Member of the Mississippi House of Representatives from the Lafayette County district
- In office January 1926 – January 1928
- In office January 1916 – January 1920

Personal details
- Born: October 3, 1868 Dallon, Mississippi
- Died: September 18, 1948 (aged 79) Oxford, Mississippi
- Party: Democrat

= Henry L. Davis =

American politician

Richard Henry Lee Davis (October 3, 1868 - September 18, 1948) was a dairyman, farmer, merchant, mayor and Democratic Party politician. He served in the Mississippi House of Representatives and Mississippi Senate in the early 20th century. He was also a mayor.

== Biography ==
Richard Henry Lee Davis was born on October 3, 1868, in Dallon, Lafayette County, Mississippi. He was the son of Aaron Davis and Dincilla (Bailey) Davis. Davis attended the schools of Lafayette County.
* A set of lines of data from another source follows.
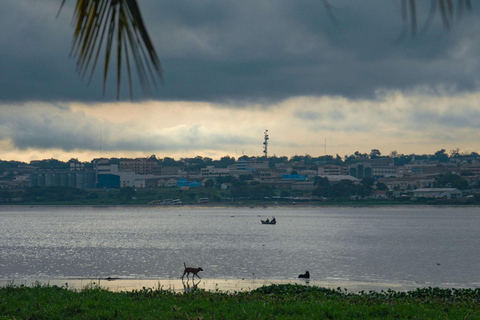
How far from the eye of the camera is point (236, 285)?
109 feet

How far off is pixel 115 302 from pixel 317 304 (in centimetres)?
688

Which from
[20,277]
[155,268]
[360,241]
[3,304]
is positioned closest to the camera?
[3,304]

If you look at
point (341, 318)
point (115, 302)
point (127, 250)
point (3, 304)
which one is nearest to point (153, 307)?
point (115, 302)

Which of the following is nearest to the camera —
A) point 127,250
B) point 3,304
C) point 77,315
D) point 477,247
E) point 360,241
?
point 77,315

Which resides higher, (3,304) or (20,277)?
(3,304)

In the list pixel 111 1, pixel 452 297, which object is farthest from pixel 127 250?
pixel 111 1

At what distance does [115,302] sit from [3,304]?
3570 millimetres

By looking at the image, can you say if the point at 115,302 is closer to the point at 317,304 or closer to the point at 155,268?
the point at 317,304

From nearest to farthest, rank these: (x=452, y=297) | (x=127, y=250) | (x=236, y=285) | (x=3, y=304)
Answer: (x=3, y=304) → (x=452, y=297) → (x=236, y=285) → (x=127, y=250)

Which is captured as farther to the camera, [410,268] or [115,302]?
[410,268]

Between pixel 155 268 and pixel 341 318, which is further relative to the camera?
pixel 155 268

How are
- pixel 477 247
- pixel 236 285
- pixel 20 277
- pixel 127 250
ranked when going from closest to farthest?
pixel 236 285, pixel 20 277, pixel 127 250, pixel 477 247

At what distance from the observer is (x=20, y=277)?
138 feet

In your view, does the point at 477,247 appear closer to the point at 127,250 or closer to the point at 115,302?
the point at 127,250
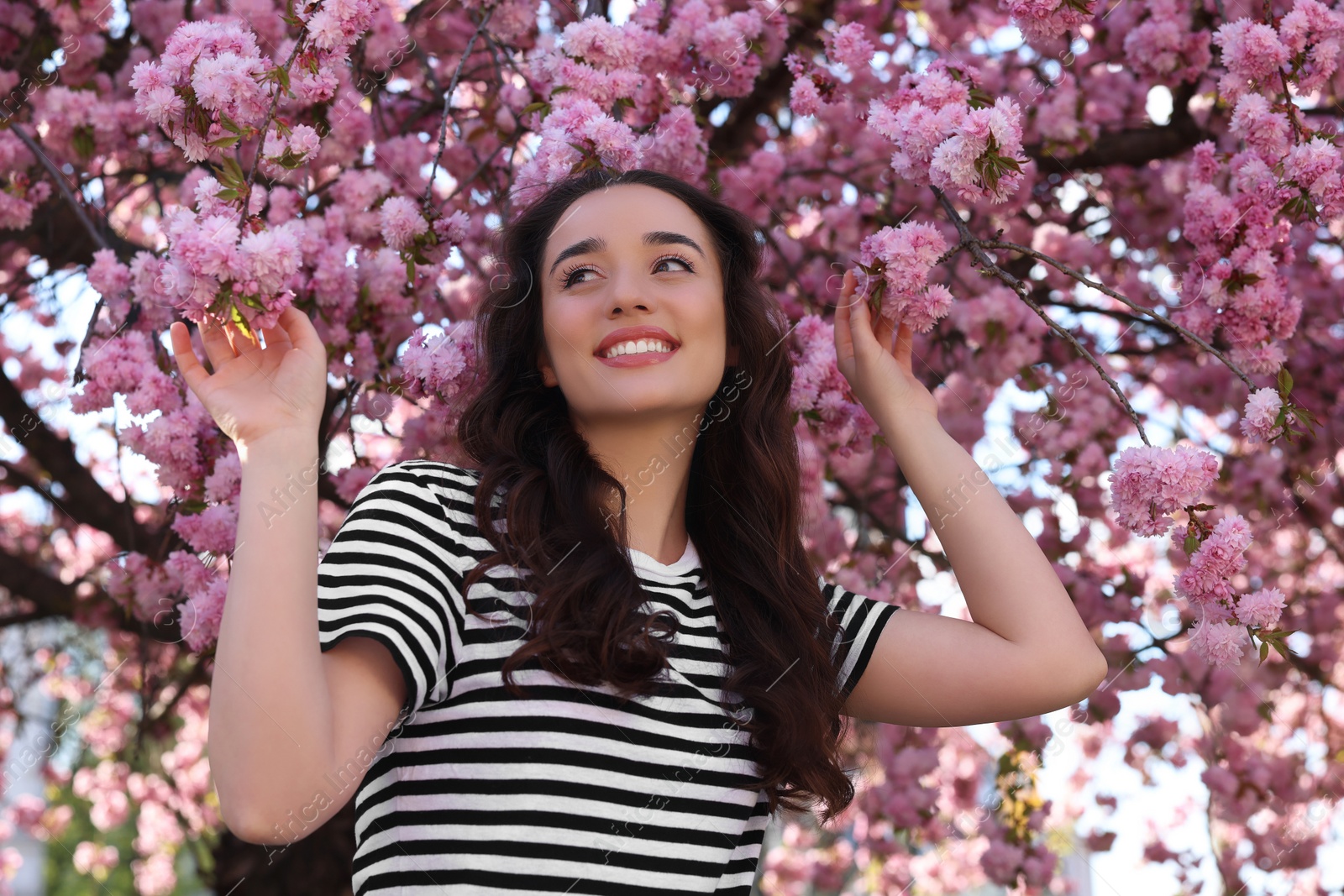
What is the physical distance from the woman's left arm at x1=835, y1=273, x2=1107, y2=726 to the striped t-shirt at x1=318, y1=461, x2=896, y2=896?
1.22ft

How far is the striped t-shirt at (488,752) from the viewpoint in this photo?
1.35 metres

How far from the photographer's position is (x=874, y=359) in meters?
1.94

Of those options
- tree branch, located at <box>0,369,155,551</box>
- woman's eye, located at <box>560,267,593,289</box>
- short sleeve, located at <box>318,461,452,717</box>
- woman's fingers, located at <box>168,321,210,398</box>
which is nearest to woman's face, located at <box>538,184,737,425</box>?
woman's eye, located at <box>560,267,593,289</box>

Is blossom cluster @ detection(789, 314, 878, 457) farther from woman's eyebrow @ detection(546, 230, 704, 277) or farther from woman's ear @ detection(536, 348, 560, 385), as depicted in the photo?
woman's ear @ detection(536, 348, 560, 385)

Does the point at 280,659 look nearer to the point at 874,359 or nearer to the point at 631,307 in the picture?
the point at 631,307

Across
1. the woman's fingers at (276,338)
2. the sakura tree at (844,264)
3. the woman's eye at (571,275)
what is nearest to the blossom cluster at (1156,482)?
the sakura tree at (844,264)

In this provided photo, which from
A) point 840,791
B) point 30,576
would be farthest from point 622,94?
point 30,576

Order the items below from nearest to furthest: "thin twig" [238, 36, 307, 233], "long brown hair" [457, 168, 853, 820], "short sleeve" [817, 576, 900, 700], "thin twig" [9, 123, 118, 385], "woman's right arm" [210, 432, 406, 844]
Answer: "woman's right arm" [210, 432, 406, 844], "long brown hair" [457, 168, 853, 820], "thin twig" [238, 36, 307, 233], "short sleeve" [817, 576, 900, 700], "thin twig" [9, 123, 118, 385]

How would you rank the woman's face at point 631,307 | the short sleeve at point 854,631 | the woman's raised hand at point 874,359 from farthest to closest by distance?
the woman's raised hand at point 874,359, the short sleeve at point 854,631, the woman's face at point 631,307

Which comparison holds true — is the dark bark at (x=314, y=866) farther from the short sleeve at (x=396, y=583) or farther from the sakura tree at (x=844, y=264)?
the short sleeve at (x=396, y=583)

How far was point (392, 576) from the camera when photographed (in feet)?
4.43

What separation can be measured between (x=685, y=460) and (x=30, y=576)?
106 inches

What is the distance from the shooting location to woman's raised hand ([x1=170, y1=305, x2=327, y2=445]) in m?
1.26

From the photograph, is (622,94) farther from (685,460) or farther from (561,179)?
(685,460)
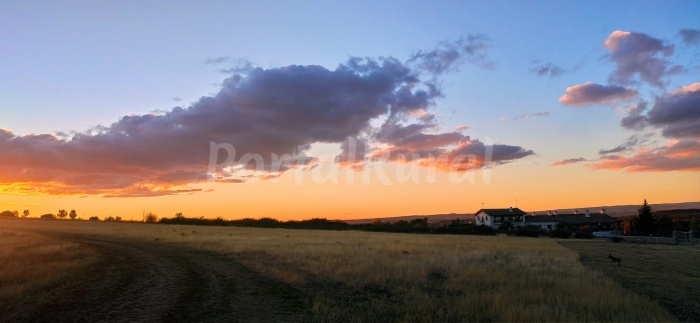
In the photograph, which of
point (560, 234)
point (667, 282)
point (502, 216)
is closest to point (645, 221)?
point (560, 234)

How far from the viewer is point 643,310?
44.8 feet

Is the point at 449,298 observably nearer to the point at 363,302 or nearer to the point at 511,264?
the point at 363,302

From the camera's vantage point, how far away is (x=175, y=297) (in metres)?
13.4

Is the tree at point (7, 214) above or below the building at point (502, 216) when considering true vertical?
below

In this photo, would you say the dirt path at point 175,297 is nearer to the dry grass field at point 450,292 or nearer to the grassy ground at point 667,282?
the dry grass field at point 450,292

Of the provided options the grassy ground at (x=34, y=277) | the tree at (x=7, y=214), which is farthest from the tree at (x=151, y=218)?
the grassy ground at (x=34, y=277)

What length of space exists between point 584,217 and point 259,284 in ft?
371

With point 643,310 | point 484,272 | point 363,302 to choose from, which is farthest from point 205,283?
point 643,310

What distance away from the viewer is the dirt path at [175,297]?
442 inches

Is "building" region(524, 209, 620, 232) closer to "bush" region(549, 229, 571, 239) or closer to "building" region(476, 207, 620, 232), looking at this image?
"building" region(476, 207, 620, 232)

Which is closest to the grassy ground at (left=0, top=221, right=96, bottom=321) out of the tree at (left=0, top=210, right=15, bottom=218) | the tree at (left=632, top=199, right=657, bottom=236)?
the tree at (left=632, top=199, right=657, bottom=236)

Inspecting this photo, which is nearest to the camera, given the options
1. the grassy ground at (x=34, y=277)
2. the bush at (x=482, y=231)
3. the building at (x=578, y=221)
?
the grassy ground at (x=34, y=277)

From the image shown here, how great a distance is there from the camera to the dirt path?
11.2m

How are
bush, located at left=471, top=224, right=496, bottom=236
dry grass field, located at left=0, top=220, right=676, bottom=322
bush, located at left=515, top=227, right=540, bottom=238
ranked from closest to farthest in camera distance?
dry grass field, located at left=0, top=220, right=676, bottom=322, bush, located at left=515, top=227, right=540, bottom=238, bush, located at left=471, top=224, right=496, bottom=236
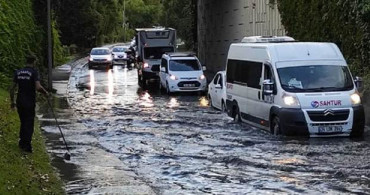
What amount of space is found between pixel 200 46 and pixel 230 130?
35.2m

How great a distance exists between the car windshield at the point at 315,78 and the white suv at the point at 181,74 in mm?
15282

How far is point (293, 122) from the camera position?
52.3ft

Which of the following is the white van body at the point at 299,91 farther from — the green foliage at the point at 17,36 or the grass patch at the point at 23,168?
the green foliage at the point at 17,36

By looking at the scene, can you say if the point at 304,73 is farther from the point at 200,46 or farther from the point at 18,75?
the point at 200,46

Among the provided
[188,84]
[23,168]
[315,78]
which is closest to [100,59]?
[188,84]

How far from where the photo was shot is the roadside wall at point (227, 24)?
3447 centimetres

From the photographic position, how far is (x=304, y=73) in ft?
55.2

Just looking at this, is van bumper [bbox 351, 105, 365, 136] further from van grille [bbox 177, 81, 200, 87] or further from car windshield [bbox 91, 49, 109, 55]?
car windshield [bbox 91, 49, 109, 55]

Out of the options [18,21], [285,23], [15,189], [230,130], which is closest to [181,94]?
[285,23]

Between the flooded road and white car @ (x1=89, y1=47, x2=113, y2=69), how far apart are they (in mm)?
33136

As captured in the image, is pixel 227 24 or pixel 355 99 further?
pixel 227 24

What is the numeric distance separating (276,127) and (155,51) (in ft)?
80.7

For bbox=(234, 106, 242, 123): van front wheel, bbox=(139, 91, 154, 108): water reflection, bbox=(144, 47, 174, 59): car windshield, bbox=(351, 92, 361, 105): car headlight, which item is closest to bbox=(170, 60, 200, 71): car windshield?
bbox=(139, 91, 154, 108): water reflection

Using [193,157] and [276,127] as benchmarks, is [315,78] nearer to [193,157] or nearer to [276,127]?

Starting in 1908, he was a member of the Board of Supervisors of Lafayette County, Mississippi, and he also was a mayor of Tula, Mississippi, his town of residence. In 1915, he was elected to represent Lafayette County as a Democrat in the Mississippi House of Representatives and served from 1916 to 1920. In 1919, he was elected to represent Mississippi's 32nd senatorial district in the Mississippi Senate from 1920 to 1924. He served in the House again from 1924 to 1926. He then served in the Senate in the same district as before from 1928 to 1932. Finally, he served in the Senate again from 1940 to 1944. He died on September 18, 1948, in his home in Oxford, Mississippi.